As a ninth-grader, I was baffled one Sunday morning at church by what I saw on the screen. I could read the song’s words, but was I seeing algebra as well? There, at the end of the chorus, was this mysterious sign: (4x).
My curiosity turned to horror when I discovered the truth. This symbol meant we were going to repeat this line four times. “Why,” I asked, “should I sing it so many times?” My face fell when I discovered that my worship leader planned to end this song by singing the chorus three consecutive times, which meant (I quickly did the math) we were going to sing that same, solitary line twelve times in a row.
I glanced around at my friends. Many looked down. A few closed their eyes — whether lost in wonder or resigned to defeat, I couldn’t tell. I didn’t know what to do. I already sang that part! Now what?
As I thought about what happened that morning, and many subsequent mornings like it, I had to admit something: I did not like repetition in worship. It bothered me.
It bothered me because I was no longer learning the song. I already knew the song well, and was now growing tired of it. It bothered me because I didn’t need the song explained to me — I already understood it. Singing is about learning and understanding (I thought), and because repetition did neither of these things, repeating lyrics made me uncomfortable.
And many of the people I spoke with felt the exact same way, bothered and uncomfortable. We agreed: singing repetitive songs was weird.

Questions about scene geometry
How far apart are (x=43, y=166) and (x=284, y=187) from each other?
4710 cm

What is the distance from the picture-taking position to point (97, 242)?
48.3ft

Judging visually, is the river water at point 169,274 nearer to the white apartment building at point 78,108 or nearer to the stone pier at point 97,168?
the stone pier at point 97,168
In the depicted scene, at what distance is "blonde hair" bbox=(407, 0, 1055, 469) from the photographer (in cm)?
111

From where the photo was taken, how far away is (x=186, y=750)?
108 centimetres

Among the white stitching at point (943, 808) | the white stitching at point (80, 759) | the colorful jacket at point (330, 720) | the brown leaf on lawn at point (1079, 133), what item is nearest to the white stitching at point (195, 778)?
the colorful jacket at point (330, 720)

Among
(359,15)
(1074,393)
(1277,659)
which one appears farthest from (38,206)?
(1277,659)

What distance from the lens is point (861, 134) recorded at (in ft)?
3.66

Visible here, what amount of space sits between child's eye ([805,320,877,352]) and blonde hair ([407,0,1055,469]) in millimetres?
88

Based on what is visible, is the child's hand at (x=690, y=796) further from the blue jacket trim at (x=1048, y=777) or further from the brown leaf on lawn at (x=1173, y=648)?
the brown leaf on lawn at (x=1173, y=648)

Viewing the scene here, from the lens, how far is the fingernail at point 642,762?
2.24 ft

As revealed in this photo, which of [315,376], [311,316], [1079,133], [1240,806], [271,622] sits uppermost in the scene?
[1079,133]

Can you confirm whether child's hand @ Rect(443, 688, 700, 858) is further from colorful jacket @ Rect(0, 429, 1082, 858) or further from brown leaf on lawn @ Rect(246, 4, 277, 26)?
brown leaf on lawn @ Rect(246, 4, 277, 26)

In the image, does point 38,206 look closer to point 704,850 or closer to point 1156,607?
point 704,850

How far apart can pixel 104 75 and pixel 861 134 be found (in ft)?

Set tasks ::
(1) In the essay about repeated worship lyrics, how many times in a row did the writer calculate that the same line would be sung?
(2) In the essay about repetition in worship, write out the passage from "I glanced around" to "songs was weird.", replacing "bothered" with "troubled".
(3) Extend the essay about repetitive worship songs, continuing on from its last sentence.

Responses in order ::
(1) Twelve times.

(2)
I glanced around at my friends. Many looked down. A few closed their eyes — whether lost in wonder or resigned to defeat, I couldn’t tell. I didn’t know what to do. I already sang that part! Now what?
As I thought about what happened that morning, and many subsequent mornings like it, I had to admit something: I did not like repetition in worship. It troubled me.
It troubled me because I was no longer learning the song. I already knew the song well, and was now growing tired of it. It troubled me because I didn’t need the song explained to me — I already understood it. Singing is about learning and understanding (I thought), and because repetition did neither of these things, repeating lyrics made me uncomfortable.
And many of the people I spoke with felt the exact same way, troubled and uncomfortable. We agreed: singing repetitive songs was weird.

(3)
We’re the Weird Ones
My perspective changed when I studied the history of Western and global music. In many ways, our discomfort with repetition reveals more about us than it says about the repetitive song. Put simply, repetitive songs aren’t weird; we are.
Our discomfort is partly due to when we live: the information age. Our computer screens and smart phones deliver staggering amounts of new information to us at incredible speeds. The constant accessibility of new content trains our eyes to view repetition as old content and thus useless content. We crave novelty — new words, fresh thoughts, additional content.
Our discomfort also comes from where we live, if you live in the Western world. Western culture treasures the novelty of words. It might feel like singing many words per minute is a worldwide Christian preference. But it’s not. It’s a Western oddity. If you were to listen to indigenous music from almost anywhere else in the world, you might describe it as “rhythmic, danceable, and repetitive.” But this description of non-Western music reveals that our own musical preferences are the anomaly. Compared to the rest of the world, Western music is word-heavy and verbose.
It may feel strange to discover that our personal preferences are a cultural anomaly. Now, the point is not to say that we in the West have “gotten it wrong” musically. But we are mistaken if we think we have nothing to learn from times and places different than our own — such is modernistic pride written into worship. It is humbling to discover that we have something to learn from others, but not surprising. And it is the sort of humbling that, if we are willing to accept it, will bless us greatly in worship.
From Wander to Wonder
When we look to learn from the experience of believers in other cultures, we find that repeating lyrics does not necessarily involve mindlessness. Indeed, repetition in worship offers certain opportunities for mindfulness that are difficult to access in many of our word-heavy worship songs. Consider these three ways to engage your mind during a repetitive time of worship.
1. Choose a divine attribute to meditate upon.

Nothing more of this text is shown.